EXTRACT TO READ »
********************

After all, that's the way it's formatted in the online folksong database which I referred to in preparing this chapter, but there's a serious problem with doing such things routinely.

Some mushers use, by preference or by necessity, simple "raw telnet" links to access the mushes they play on. It is wise to assume the worst in preparing any sort of public "performance," i.e. assume that some people will only have the minimal conveniences that raw telnet provides. A "raw telnet" connection might only have about 20 lines of text visible in it at a time, and it is even possible that some of your prospective audience are using software that doesn't even let them scroll back to refresh their memories of something that has just been pushed off the top of the screen. Lyrics that gobble up almost half of their visible text at once could easily push off something said or done by another player which they hadn't yet finished responding to. This can create trouble - and hard feelings toward the person who just threw so much spam across their screens. 4 lines, or 5 if we count an introductory pose such as: "Taliesin softly strums his guitar, while his rich voice sings the first verse of an old song," is something that any musher has to get used to, even if it's not necessarily directed at him, but to go much beyond that on a regular basis - especially if several different people are gathered in a "public" meeting place, some of whom have nothing to do with your current roleplay - can be a bit too much. But circumstances alter cases. If you are alone in a room with a close friend, the rules can probably be relaxed since there's nobody else competing for space on your screen or hers.

********************

GOALS »
1. In the passage on raw telnet links, write out the section starting with "After all, that's" and going on through "such things routinely.", swapping "chapter" for "section".
2. Answer these questions from the passage on raw telnet links:
(a) About how many lines of text might a raw telnet connection show at one time?
(b) Counting an introductory pose, how many lines of lyrics are described as something any musher has to get used to?
(c) In what situation can the rules probably be relaxed?

[Records from a data source]
********************

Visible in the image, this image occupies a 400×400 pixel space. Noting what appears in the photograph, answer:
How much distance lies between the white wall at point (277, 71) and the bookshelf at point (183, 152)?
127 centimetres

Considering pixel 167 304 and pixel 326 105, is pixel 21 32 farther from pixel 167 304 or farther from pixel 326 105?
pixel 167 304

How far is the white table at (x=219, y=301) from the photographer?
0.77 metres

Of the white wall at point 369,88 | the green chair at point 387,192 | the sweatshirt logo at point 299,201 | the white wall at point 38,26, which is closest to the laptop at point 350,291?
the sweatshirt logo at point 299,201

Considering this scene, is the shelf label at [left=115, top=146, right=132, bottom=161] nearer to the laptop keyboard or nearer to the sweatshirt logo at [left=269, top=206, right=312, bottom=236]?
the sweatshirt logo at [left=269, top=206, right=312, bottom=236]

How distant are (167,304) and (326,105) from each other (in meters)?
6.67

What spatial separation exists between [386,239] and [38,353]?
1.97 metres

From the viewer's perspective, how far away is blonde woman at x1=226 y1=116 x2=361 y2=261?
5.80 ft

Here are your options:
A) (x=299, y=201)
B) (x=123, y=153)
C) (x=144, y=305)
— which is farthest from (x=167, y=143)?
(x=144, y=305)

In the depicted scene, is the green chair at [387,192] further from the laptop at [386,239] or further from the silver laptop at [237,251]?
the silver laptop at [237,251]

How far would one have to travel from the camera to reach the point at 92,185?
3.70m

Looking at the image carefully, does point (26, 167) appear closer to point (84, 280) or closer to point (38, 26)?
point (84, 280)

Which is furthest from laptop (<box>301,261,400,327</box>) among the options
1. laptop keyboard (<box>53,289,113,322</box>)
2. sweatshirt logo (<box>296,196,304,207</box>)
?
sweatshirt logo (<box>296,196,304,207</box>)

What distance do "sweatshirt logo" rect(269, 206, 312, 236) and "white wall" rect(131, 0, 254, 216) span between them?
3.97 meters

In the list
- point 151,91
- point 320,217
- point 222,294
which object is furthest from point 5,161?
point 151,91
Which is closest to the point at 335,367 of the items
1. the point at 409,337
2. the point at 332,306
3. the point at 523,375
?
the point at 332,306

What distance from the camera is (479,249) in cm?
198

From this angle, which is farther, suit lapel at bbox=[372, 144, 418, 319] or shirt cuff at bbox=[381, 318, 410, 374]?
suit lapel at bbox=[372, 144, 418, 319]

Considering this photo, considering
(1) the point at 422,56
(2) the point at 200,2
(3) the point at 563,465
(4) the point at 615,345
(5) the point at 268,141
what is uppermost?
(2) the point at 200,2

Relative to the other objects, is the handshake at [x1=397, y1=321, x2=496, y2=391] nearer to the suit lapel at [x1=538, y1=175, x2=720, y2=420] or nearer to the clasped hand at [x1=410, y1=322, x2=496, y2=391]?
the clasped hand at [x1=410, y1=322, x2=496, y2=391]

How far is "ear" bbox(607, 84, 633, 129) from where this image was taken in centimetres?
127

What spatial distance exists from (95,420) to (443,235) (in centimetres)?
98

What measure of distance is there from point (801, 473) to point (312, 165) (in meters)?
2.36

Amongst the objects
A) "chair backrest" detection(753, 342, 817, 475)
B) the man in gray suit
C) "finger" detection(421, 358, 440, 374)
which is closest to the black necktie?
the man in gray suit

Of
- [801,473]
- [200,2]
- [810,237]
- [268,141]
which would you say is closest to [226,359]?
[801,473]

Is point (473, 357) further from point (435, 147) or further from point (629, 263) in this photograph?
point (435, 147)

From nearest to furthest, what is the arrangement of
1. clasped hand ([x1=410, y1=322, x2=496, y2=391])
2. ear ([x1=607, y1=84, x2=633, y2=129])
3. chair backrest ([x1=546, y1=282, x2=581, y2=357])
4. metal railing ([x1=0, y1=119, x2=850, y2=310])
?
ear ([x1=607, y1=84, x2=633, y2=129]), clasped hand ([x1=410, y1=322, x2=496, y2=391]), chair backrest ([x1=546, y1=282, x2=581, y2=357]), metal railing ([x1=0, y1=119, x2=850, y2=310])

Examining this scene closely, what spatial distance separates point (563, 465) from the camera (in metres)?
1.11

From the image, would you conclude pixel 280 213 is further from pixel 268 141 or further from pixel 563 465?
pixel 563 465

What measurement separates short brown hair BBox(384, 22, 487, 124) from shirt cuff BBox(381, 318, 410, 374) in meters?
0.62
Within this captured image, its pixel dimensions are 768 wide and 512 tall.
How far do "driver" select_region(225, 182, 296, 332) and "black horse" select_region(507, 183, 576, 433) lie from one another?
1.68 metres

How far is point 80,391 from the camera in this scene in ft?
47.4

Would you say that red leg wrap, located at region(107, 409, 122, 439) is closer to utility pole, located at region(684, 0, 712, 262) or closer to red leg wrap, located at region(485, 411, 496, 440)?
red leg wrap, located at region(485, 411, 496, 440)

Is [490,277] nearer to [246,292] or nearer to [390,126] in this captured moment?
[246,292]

********************

EXERCISE RESULTS »
1.
After all, that's the way it's formatted in the online folksong database which I referred to in preparing this section, but there's a serious problem with doing such things routinely.

2.
(a) About 20 lines.
(b) 5 lines.
(c) When you are alone in a room with a close friend.